L'été 2006 sera-t-il celui de l'accalmie immobilière ?
Après des années de hausse, le marché de l'immobilier tend vers une stabilisation des prix. Conscients de cette tendance, les acquéreurs sont moins rapides à signer et refusent de payer le prix fort, contraignant les vendeurs à revoir leurs prétentions à des prix raisonnables. (Photo François Destoc)
Les notaires, agents immobiliers et banquiers, premiers observateurs de la sensibilité du marché, y croient sérieusement: depuis trois mois, les négociations entre acheteurs et vendeurs se font de plus en plus âpres, la durée des transactions s'allonge, et les propriétaires qui veulent ou doivent faire affaire commencent à se résigner à baisser leurs prétentions. Certes, les prix continuent à augmenter, mais à un rythme nettement moins soutenu qu'au cours des cinq dernières années. La flambée semble aujourd'hui éteinte, sous l'effet conjugué de la hausse des taux d'intérêt, des limites financières des familles candidates à la propriété et de la diminution de la rentabilité pour les investisseurs.
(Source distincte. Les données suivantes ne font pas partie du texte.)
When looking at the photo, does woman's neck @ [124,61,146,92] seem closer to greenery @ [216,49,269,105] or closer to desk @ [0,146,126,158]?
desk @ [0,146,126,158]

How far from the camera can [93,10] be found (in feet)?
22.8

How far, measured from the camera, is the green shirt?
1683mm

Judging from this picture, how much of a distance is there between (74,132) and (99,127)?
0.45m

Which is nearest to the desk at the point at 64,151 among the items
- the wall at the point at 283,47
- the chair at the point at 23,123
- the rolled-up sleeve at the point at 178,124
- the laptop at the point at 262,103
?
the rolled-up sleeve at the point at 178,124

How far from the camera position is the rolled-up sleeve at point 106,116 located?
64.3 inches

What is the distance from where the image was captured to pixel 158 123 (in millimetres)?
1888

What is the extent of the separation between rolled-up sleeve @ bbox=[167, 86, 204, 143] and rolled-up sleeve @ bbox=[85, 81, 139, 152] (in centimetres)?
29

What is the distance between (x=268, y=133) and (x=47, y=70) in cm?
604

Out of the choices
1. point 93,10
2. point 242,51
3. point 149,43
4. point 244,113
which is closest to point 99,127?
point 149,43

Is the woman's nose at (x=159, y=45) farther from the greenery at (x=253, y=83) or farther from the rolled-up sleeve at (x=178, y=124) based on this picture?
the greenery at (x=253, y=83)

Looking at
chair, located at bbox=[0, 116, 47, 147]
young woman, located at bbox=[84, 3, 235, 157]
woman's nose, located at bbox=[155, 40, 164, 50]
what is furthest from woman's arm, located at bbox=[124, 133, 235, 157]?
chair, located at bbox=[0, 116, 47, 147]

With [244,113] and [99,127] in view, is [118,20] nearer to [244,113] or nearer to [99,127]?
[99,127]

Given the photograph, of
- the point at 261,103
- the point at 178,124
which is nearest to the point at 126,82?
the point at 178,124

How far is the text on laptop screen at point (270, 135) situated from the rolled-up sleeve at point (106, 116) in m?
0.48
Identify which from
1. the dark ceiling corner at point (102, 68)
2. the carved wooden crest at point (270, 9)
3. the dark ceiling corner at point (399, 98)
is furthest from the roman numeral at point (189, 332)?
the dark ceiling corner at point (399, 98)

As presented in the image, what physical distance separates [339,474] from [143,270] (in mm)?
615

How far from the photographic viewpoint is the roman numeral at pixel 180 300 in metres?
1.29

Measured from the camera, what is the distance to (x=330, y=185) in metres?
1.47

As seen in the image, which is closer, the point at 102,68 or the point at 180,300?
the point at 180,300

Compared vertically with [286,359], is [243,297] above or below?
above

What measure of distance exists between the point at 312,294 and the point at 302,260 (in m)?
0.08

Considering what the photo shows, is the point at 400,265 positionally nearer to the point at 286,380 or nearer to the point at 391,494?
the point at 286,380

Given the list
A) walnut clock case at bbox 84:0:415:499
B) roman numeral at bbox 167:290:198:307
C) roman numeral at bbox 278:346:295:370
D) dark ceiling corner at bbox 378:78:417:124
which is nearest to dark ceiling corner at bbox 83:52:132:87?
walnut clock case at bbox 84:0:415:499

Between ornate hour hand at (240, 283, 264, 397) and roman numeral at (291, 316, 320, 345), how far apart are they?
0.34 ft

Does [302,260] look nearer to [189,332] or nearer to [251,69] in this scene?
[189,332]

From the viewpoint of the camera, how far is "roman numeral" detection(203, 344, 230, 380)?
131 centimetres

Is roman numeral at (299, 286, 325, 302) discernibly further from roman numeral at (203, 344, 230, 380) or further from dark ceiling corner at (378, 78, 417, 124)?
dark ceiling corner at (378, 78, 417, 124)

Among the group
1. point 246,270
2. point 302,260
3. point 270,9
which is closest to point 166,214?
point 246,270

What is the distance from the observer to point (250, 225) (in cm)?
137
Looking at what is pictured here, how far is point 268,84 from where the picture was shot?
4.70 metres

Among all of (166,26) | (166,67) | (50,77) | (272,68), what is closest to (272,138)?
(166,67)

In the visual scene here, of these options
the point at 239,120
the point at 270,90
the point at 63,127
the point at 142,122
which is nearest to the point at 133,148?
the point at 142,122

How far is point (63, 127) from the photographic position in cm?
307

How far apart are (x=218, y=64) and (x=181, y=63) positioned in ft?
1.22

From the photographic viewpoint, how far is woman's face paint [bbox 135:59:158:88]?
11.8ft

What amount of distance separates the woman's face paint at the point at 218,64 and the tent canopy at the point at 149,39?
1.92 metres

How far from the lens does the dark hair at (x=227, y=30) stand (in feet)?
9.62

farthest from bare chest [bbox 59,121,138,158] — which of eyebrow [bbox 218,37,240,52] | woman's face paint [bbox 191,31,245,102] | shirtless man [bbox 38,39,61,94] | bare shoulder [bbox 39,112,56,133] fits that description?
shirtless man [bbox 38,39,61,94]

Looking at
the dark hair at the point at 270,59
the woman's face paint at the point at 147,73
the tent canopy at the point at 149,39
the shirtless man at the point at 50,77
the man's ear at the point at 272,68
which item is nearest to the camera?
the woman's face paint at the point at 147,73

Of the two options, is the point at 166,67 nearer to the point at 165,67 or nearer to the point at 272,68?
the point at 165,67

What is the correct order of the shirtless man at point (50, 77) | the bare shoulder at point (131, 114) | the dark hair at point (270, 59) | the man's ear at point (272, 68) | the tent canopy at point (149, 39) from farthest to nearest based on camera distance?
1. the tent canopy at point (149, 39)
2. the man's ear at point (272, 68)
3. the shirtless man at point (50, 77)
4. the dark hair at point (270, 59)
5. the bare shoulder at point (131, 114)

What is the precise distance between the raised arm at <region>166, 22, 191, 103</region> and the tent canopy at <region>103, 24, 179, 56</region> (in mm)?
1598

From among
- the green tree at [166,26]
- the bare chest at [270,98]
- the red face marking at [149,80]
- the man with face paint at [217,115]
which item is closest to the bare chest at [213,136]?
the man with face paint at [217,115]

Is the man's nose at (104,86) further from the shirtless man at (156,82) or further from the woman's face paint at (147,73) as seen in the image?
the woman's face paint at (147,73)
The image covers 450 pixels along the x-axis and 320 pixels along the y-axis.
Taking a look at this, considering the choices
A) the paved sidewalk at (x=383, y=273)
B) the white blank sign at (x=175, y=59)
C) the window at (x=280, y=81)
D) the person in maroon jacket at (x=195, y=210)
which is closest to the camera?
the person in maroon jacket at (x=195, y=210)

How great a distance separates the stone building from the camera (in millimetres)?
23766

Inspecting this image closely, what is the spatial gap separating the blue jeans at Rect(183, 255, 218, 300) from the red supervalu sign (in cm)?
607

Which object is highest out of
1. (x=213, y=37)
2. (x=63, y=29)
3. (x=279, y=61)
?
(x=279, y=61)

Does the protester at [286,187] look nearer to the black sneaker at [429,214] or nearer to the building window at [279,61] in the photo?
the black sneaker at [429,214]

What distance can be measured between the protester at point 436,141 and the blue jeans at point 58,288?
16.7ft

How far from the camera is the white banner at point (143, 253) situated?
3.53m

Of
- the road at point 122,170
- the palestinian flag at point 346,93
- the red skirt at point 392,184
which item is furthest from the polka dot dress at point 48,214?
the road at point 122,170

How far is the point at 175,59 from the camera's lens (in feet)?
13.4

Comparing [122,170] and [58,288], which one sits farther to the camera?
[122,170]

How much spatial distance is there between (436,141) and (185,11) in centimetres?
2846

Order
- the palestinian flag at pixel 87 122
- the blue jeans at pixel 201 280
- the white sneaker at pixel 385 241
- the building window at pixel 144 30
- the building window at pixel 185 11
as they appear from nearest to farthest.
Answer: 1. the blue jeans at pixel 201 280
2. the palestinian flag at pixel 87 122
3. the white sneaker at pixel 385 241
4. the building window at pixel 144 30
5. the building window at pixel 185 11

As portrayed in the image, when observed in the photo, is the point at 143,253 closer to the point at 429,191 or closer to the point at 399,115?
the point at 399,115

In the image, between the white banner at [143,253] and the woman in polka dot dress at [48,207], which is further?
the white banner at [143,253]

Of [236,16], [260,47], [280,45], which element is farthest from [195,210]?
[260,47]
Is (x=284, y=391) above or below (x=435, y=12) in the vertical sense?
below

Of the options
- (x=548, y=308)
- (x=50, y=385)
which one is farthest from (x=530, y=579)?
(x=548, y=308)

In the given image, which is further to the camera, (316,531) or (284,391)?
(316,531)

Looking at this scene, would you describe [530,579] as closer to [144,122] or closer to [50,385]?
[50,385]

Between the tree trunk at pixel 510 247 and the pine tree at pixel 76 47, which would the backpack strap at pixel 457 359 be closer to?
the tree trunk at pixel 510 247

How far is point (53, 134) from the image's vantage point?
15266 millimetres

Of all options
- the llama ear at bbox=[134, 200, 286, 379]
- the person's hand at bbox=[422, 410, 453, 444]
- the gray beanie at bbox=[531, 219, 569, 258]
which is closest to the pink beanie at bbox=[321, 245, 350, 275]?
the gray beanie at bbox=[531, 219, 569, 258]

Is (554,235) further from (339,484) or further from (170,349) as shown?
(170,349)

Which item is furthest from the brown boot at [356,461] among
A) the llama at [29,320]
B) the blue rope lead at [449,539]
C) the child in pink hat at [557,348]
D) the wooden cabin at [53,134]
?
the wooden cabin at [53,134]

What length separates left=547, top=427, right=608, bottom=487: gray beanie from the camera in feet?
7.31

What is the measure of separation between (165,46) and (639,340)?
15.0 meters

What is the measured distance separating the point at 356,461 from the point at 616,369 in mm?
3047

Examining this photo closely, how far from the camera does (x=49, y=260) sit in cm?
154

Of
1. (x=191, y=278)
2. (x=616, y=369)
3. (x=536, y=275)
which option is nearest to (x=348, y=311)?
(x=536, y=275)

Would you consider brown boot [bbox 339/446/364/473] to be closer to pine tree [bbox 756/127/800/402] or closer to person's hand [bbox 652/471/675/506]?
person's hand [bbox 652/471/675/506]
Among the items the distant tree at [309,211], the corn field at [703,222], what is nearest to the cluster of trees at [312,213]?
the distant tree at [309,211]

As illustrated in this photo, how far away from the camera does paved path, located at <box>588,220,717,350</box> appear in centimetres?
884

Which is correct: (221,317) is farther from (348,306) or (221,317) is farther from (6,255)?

Des prix immobiliers qui progressent cinq à six fois plus vite que le coût de la vie, ça ne pouvait pas durer éternellement. Le premier ralentissement de la hausse a été enregistré l'été dernier, à Paris. Les métropoles ont suivi dès le début de l'année et le mouvement a tendance à se généraliser.
Le vendeur lâche le premier
« Depuis quelques mois, nous assistons à une sorte de round d'observation entre les acheteurs et les vendeurs », témoigne Me Pierre-Luc Vogel, notaire à Saint-Malo. « Les acquéreurs sont plus frileux et moins rapides et les vendeurs sont peu enclins à accepter des offres inférieures ».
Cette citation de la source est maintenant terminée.